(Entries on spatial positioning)
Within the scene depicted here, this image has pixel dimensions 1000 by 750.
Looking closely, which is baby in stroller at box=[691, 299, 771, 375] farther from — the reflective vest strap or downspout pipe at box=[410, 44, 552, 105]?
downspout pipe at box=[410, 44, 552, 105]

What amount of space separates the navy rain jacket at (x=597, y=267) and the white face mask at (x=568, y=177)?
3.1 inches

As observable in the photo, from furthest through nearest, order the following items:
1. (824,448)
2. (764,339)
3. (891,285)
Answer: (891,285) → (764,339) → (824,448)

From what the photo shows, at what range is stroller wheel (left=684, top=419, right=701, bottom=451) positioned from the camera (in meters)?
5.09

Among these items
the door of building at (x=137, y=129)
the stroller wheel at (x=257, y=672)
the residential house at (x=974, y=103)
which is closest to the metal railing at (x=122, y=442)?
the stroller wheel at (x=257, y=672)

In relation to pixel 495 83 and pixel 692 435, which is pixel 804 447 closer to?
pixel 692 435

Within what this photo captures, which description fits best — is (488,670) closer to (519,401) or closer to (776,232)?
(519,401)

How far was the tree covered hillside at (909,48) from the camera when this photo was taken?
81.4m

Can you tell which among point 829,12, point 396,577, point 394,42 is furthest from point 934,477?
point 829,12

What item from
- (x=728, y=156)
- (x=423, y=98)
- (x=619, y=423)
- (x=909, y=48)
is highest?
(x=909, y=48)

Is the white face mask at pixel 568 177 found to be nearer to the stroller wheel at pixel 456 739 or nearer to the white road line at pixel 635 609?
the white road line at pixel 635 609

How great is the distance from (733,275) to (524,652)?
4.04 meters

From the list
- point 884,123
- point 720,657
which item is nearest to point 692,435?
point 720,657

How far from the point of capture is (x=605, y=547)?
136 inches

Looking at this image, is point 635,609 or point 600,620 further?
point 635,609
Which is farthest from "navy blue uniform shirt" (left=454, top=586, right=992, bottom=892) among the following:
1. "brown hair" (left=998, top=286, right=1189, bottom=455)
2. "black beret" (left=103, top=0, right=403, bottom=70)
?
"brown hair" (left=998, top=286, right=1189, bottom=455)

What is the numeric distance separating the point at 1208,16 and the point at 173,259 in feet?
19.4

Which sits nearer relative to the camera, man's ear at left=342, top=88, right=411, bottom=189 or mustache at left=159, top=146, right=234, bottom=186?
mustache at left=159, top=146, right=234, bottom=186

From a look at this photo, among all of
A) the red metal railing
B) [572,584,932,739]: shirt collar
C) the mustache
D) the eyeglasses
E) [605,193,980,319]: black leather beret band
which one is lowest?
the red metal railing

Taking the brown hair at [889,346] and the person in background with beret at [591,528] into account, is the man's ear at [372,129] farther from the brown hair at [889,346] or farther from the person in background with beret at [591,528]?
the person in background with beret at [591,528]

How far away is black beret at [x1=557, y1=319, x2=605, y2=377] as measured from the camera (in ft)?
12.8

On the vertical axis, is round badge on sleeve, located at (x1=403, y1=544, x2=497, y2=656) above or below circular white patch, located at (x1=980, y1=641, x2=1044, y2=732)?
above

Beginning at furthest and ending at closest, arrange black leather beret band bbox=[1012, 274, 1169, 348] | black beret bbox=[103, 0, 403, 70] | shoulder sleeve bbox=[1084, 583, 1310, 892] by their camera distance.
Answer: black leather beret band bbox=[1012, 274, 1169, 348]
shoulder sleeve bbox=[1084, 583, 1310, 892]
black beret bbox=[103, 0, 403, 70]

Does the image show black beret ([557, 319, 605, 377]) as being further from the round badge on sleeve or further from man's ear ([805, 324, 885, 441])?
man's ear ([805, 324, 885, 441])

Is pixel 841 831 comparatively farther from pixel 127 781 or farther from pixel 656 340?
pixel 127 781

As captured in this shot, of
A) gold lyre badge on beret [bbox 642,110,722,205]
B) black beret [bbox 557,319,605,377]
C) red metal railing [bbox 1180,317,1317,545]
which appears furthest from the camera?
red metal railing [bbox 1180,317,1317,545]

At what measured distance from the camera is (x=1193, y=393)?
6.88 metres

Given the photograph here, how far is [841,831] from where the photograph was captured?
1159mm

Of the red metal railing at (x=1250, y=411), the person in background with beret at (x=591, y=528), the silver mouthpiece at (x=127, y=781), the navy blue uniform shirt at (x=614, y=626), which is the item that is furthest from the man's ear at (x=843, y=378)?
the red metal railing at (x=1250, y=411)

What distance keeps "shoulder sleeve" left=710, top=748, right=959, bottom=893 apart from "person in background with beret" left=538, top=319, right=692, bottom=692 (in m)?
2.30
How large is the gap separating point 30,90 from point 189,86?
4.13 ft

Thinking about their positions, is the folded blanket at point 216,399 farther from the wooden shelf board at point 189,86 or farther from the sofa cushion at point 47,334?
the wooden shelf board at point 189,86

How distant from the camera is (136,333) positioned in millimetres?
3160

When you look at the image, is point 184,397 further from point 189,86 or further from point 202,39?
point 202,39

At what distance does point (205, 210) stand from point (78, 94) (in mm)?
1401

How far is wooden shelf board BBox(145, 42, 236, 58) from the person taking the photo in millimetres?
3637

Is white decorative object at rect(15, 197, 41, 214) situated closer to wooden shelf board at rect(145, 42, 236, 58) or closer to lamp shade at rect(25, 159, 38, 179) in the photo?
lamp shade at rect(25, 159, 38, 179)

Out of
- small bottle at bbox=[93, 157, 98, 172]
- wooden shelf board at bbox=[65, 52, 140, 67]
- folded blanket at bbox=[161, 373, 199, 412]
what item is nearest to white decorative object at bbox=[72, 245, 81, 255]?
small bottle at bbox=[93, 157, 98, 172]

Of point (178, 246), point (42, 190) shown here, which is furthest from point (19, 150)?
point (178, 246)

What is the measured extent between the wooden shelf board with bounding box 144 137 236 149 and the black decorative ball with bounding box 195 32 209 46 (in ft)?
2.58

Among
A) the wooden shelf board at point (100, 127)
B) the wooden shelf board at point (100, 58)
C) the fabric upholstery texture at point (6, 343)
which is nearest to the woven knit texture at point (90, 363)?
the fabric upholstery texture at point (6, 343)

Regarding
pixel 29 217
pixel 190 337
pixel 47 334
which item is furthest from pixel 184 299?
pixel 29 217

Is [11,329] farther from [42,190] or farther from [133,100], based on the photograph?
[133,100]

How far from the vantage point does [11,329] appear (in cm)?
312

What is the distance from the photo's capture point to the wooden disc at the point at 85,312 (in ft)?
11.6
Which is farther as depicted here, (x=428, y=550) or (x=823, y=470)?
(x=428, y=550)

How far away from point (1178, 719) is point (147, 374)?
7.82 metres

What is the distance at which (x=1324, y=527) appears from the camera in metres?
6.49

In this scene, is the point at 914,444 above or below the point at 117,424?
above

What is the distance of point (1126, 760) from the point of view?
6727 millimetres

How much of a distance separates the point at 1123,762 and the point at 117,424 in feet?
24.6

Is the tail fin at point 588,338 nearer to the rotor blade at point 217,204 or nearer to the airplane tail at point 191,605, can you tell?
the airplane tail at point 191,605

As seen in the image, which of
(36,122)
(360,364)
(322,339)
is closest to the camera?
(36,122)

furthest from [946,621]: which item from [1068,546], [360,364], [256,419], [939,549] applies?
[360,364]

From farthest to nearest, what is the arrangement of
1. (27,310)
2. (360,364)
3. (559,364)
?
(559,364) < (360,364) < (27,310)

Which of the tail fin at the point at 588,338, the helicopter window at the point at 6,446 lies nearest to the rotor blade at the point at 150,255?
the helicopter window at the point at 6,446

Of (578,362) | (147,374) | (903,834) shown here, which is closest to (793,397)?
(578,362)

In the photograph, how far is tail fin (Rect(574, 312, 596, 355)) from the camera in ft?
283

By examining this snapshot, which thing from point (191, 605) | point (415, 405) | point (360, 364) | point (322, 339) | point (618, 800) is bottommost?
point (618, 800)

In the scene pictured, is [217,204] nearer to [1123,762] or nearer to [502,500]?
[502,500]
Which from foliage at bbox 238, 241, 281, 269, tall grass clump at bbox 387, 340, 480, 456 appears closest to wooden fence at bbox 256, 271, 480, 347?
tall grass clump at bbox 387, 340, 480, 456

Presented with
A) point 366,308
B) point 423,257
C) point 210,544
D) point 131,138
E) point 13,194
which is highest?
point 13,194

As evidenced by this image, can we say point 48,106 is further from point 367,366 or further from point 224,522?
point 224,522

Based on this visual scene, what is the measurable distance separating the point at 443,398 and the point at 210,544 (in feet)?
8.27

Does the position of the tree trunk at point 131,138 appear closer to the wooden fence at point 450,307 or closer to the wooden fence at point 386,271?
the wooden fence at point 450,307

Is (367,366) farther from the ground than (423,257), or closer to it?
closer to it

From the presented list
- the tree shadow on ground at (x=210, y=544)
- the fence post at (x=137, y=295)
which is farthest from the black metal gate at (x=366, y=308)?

**WHAT IS NEEDED:** Reproduce the records word for word, beginning with their first line and stopping after the line that contains "Looking closely, which".

**COMPLETE OUTPUT:**
Within the scene depicted here, this image has pixel dimensions 1000 by 750.
Looking closely, which is baby in stroller at box=[691, 299, 771, 375] farther from — the reflective vest strap or downspout pipe at box=[410, 44, 552, 105]?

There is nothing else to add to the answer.